A Short Story, Before Inserting Plot
Consider a short story about two people. In broad outlines, it is the story of tremendous wealth and privilege, and tremendous poverty and oppression.
One of the characters is born into tremendous wealth and power, receives the best possible education, healthcare, etc. The other is born into squalor, receives at best an inferior education, healthcare, and is always hungry. And let’s assume a simple relationship between the two… perhaps the second one lives on property owned by and works for the first person. Because the second person lives hand to mouth, we can assume he/she has never had an opportunity to improve his/her station in life. For a story like this, we can assume the first person lives a life of leisure and the second struggles to survive every day. And let’s say further that the parents of the two had the same relationship, as perhaps did their parents.

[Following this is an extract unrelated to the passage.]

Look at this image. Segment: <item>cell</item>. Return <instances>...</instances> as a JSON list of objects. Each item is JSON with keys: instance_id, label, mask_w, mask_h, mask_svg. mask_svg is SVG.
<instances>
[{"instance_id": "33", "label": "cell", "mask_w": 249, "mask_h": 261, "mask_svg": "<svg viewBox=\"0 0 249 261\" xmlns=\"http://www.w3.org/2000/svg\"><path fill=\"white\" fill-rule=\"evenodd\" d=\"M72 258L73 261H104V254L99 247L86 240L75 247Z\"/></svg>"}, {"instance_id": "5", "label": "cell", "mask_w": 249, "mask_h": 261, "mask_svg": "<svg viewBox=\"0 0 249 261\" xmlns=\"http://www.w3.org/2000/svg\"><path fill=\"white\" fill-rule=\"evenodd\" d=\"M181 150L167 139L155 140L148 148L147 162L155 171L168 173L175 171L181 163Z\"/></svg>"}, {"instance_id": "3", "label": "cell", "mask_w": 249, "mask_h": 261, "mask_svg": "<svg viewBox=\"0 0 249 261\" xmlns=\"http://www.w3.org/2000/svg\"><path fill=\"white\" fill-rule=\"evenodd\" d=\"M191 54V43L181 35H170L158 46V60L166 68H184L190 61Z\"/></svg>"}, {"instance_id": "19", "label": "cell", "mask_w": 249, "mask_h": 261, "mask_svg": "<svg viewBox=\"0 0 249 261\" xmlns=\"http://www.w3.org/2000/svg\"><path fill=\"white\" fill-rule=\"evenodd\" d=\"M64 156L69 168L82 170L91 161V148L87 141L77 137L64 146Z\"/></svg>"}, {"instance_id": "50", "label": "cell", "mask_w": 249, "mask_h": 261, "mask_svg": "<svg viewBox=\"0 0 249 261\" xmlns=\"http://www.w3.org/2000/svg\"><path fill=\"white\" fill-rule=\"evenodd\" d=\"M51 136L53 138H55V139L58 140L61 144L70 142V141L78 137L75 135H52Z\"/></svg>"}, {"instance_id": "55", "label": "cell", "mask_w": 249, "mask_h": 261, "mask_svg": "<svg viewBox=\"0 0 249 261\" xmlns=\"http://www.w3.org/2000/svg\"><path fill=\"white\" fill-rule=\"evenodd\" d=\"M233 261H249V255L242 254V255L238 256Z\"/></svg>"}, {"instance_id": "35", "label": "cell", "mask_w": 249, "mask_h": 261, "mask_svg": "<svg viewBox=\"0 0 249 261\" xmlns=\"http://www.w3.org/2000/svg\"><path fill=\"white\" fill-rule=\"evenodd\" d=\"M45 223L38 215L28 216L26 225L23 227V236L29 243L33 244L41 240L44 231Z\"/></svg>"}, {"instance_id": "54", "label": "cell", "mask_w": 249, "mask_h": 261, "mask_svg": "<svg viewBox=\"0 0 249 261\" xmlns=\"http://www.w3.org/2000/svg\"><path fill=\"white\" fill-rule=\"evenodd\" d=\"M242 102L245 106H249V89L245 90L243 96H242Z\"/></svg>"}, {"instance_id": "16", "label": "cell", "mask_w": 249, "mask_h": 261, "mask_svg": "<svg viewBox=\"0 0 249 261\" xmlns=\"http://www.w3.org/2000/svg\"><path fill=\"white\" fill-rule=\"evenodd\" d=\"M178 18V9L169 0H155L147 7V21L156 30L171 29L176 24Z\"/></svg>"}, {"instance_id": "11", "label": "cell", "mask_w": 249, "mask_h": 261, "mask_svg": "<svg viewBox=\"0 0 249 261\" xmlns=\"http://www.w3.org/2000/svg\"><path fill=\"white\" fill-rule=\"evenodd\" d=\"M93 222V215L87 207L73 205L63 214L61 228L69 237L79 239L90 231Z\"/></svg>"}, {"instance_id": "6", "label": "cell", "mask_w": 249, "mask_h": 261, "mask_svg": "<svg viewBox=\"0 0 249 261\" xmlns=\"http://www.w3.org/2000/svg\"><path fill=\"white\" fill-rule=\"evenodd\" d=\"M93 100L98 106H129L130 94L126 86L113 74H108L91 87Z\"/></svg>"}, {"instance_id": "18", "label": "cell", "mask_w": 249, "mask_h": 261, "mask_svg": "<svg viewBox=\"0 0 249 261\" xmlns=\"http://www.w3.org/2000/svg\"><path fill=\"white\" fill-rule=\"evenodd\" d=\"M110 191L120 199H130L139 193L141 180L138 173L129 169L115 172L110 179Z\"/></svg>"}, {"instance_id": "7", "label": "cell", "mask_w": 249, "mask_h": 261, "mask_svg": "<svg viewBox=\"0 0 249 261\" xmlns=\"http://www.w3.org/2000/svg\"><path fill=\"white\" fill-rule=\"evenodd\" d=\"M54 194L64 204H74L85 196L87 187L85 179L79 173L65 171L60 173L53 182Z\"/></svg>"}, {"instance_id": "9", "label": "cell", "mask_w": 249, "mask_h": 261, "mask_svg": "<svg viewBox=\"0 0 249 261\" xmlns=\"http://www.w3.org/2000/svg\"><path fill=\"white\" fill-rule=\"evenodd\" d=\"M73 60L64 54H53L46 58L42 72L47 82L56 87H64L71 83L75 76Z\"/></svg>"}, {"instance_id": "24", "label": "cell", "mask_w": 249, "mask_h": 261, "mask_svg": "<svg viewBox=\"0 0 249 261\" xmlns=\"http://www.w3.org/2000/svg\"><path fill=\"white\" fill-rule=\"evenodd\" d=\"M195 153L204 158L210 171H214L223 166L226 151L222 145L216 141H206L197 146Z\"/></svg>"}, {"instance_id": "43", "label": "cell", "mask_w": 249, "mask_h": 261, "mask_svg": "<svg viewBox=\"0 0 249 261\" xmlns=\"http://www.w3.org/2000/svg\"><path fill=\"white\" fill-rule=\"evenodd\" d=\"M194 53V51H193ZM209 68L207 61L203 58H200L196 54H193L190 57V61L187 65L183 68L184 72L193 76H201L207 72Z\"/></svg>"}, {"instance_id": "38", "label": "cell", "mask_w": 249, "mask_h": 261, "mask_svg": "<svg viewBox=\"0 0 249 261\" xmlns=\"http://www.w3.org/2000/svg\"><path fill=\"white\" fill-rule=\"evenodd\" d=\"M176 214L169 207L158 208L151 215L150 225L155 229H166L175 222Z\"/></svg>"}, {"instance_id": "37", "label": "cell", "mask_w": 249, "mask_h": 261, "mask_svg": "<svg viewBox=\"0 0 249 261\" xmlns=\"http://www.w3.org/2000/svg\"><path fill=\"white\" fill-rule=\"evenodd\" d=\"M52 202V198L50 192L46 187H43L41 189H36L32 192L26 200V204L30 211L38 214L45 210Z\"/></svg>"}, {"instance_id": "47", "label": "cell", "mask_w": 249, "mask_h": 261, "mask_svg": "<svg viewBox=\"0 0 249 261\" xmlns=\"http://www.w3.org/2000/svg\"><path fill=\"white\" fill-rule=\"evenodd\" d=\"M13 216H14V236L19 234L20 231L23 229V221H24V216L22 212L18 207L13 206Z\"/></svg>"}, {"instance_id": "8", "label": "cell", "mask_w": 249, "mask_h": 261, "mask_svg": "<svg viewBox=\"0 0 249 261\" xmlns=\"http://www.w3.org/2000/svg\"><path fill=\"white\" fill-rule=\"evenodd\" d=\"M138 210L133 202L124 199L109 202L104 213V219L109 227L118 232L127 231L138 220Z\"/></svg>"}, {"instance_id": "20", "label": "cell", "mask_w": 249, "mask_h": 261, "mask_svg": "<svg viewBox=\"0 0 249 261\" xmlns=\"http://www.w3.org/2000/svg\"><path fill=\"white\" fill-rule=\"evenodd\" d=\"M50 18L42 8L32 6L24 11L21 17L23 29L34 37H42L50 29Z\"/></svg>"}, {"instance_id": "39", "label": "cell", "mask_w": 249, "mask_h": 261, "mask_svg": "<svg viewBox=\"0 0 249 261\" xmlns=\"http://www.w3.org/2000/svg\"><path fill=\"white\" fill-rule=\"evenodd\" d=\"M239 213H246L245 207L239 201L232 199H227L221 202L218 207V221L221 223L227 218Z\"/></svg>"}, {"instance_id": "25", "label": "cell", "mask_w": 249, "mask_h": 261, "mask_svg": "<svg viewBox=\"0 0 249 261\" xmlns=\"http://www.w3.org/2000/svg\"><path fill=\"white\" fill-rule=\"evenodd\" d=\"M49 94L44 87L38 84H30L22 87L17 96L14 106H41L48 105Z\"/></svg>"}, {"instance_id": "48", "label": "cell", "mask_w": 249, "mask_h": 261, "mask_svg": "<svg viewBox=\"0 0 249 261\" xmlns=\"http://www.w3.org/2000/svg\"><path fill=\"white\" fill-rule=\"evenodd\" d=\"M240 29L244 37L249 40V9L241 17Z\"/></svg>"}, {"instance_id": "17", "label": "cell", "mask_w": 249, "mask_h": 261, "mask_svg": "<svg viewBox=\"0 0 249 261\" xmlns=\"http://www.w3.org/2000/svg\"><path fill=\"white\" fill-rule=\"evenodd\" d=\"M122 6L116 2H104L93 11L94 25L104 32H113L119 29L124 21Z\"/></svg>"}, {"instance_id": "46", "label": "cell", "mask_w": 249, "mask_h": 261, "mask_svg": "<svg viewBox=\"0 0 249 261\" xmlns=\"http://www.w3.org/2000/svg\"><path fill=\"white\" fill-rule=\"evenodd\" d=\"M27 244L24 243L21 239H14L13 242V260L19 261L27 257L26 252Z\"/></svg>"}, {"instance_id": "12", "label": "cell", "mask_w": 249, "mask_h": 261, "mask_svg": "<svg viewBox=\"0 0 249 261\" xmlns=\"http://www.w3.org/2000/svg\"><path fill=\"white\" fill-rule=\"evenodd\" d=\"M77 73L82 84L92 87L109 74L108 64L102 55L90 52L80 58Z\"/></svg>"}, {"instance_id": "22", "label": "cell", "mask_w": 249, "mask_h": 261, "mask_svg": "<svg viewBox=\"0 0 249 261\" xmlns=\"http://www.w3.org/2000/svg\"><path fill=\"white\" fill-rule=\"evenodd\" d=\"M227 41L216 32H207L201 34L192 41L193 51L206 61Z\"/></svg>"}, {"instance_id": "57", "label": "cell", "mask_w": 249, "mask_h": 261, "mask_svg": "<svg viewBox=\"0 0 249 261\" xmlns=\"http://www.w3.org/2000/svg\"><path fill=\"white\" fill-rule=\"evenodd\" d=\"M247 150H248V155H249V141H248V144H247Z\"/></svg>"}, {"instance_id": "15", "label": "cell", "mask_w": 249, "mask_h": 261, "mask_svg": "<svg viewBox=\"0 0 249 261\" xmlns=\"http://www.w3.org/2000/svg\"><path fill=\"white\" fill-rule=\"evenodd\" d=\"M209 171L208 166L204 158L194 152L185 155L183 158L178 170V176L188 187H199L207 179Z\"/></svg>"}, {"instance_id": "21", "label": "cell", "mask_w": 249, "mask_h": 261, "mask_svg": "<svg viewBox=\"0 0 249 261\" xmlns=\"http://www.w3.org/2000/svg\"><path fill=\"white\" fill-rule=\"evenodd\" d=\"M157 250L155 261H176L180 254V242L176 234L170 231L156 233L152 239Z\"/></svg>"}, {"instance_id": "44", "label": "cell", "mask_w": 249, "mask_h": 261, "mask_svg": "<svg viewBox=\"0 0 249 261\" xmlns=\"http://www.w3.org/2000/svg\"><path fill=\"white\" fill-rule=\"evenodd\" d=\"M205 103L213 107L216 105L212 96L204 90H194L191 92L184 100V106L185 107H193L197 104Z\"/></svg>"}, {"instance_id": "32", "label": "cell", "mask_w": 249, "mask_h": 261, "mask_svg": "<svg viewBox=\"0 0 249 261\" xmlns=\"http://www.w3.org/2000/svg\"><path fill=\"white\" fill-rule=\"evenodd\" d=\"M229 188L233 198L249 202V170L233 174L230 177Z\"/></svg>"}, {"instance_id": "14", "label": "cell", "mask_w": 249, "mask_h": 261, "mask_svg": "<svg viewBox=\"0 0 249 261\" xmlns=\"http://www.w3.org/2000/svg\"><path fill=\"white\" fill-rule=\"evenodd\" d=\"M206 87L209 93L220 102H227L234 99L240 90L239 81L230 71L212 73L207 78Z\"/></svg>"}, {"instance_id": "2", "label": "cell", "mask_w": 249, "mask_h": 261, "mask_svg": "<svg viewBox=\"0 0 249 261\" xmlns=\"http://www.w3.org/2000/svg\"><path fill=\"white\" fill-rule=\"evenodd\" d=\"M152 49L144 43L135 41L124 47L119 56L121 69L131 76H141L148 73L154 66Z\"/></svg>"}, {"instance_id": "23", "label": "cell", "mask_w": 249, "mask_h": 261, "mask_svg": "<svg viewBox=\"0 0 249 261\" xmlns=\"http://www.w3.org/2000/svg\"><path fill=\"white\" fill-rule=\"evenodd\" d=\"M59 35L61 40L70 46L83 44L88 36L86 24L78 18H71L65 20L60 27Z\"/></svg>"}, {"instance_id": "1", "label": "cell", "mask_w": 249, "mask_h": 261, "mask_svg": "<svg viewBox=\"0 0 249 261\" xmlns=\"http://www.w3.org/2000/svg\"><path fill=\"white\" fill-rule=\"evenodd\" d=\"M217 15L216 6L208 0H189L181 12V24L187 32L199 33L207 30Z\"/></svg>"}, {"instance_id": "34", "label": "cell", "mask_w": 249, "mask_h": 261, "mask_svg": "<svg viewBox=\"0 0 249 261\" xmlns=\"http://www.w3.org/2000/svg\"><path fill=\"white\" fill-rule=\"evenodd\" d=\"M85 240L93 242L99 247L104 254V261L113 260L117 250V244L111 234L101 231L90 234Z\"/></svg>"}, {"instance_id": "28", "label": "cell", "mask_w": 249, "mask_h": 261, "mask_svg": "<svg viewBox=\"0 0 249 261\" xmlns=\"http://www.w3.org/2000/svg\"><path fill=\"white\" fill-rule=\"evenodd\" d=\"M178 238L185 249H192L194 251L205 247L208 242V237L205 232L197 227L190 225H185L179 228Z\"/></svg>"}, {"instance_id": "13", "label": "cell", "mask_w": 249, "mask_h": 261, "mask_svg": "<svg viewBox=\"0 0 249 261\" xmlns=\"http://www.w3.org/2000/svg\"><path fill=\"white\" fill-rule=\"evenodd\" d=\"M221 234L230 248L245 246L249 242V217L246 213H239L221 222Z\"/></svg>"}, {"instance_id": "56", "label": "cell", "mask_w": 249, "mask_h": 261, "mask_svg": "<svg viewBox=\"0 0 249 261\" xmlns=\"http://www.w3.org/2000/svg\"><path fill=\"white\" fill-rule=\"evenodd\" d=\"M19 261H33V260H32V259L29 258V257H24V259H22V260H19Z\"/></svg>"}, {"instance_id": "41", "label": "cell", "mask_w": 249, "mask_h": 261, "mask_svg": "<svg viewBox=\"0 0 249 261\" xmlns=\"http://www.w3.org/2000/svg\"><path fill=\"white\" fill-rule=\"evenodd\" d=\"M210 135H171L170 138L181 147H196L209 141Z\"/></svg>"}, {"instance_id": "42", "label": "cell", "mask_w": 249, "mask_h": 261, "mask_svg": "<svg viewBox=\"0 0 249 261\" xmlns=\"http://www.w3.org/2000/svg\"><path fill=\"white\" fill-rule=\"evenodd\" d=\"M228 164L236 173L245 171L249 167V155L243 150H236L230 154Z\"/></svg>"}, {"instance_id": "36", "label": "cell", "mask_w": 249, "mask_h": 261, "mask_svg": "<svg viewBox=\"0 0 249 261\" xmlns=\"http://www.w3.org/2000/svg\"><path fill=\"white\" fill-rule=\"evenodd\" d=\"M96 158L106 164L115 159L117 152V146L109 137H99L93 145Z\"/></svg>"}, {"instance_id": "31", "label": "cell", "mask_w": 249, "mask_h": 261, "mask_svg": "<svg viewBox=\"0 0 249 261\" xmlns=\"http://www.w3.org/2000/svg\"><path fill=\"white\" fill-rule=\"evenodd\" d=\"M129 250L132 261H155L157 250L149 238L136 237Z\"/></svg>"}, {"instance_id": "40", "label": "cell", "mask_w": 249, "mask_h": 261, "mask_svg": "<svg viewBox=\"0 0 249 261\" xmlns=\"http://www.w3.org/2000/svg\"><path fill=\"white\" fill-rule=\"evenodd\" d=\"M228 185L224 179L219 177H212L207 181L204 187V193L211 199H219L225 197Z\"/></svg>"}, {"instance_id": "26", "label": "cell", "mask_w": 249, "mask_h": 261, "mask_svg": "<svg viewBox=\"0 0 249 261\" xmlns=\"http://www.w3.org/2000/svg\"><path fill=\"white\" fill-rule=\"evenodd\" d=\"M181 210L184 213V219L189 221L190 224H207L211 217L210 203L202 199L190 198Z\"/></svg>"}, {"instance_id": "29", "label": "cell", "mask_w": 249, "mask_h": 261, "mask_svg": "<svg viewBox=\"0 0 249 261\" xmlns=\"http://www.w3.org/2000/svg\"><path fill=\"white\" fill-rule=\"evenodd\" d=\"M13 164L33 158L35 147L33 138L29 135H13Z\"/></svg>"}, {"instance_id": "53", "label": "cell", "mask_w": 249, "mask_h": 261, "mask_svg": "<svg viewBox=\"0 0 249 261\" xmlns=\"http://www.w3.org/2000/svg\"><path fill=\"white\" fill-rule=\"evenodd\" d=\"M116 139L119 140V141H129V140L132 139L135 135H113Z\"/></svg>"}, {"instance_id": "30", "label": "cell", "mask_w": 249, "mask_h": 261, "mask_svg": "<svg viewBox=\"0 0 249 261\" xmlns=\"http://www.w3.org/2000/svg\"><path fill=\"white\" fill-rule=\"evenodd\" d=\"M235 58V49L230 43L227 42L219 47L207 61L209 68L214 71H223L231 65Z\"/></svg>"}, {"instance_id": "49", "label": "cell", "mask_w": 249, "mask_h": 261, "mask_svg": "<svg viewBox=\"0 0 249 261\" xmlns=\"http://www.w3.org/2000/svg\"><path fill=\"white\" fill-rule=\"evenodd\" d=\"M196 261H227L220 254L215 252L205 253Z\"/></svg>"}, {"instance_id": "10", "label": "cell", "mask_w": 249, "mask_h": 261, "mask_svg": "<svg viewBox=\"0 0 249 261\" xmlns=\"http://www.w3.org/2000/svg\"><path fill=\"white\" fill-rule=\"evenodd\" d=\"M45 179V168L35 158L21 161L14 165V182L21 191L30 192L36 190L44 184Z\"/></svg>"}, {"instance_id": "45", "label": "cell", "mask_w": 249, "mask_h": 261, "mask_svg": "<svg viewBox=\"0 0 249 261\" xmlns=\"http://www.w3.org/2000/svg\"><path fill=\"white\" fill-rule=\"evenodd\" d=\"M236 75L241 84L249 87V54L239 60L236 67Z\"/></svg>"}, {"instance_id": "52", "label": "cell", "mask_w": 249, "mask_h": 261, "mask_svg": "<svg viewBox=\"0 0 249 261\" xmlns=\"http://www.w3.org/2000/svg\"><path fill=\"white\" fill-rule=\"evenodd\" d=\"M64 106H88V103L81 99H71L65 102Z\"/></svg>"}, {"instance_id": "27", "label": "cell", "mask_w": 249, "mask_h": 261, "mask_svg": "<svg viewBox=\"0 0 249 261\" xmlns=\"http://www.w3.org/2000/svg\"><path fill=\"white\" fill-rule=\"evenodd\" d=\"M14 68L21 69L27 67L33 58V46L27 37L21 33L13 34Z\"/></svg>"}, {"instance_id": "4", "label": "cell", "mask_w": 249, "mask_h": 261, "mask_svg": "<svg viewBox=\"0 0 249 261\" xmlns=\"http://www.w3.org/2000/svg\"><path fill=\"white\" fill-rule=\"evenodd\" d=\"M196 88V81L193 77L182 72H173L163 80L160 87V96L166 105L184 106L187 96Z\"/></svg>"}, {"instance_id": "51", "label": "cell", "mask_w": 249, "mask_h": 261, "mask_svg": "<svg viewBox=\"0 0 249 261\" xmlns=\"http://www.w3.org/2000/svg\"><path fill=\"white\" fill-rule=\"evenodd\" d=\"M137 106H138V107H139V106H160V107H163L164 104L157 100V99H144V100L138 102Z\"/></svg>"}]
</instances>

Now, we can fill in time and place as we wish. Perhaps this is the 12th century Europe, and we’re discussing a lord or lady and a serf. Maybe its a slave owner and a slave in Brazil in 1890. Perhaps we’re discussing a Chinese Mandarin and a Chinese Peasant, or a member of some Arab royal family and a simple camel herder. Maybe we’re even talking about someone yet to come – the next leader of North Korea and a North Korean drone in some work camp or other. In any of these instances, most or all of us would recognize the injustice and it would color our thinking about the characters. But what if one of our two characters are an heir or heiress to a great fortune, and the other is a poor resident of South Central Los Angeles or even some small town in Louisiana. Does that change your opinion of the two characters? Why?